Task »
Below are some records; output exactly the lines from the line with "MASCHERA SEAC ONE PRO BLACK" to the line with "Cool Funny Pink", both ends kept, and nothing more.

=== The data ===

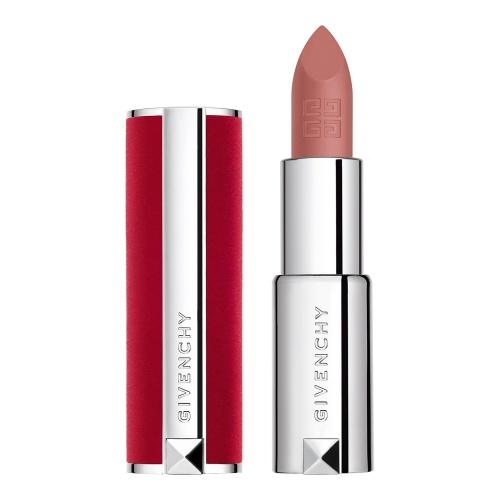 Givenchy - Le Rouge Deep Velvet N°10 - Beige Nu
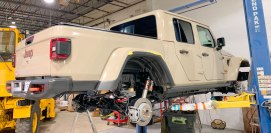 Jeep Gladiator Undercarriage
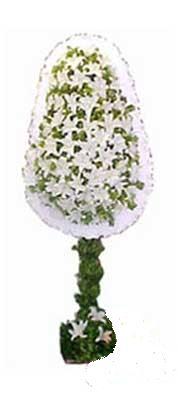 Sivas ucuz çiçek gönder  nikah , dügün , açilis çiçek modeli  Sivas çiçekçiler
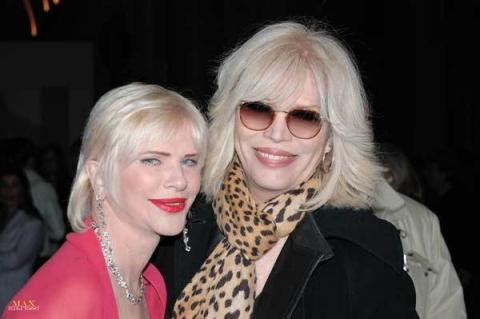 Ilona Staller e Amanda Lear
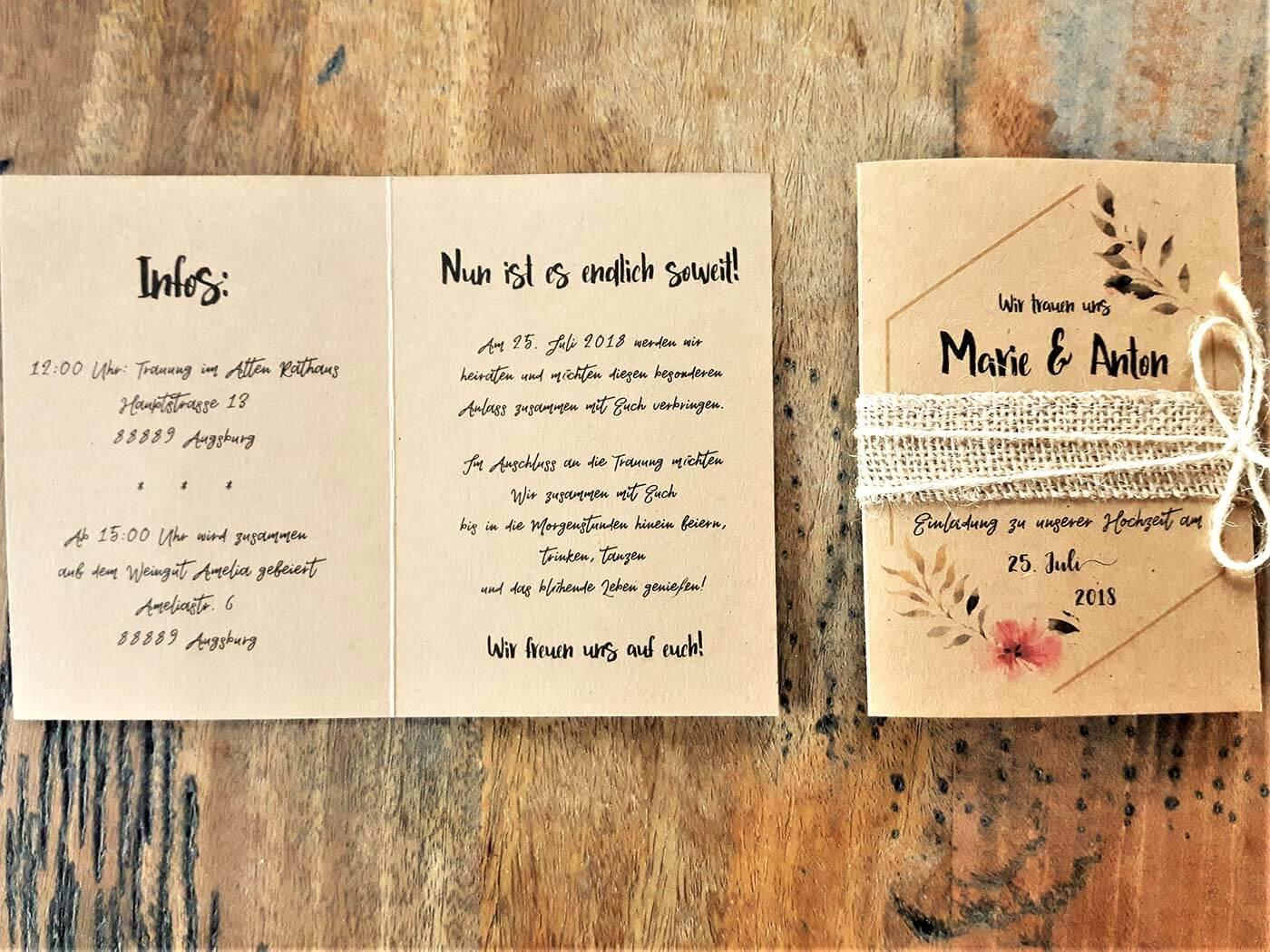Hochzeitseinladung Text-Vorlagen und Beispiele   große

===
=== The data ===

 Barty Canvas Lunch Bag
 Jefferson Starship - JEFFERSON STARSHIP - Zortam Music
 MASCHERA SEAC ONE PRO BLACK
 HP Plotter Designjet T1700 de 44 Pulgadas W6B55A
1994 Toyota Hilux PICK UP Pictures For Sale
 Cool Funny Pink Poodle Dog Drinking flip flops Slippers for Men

===

Answer to the exercise »
 MASCHERA SEAC ONE PRO BLACK
 HP Plotter Designjet T1700 de 44 Pulgadas W6B55A
1994 Toyota Hilux PICK UP Pictures For Sale
 Cool Funny Pink Poodle Dog Drinking flip flops Slippers for Men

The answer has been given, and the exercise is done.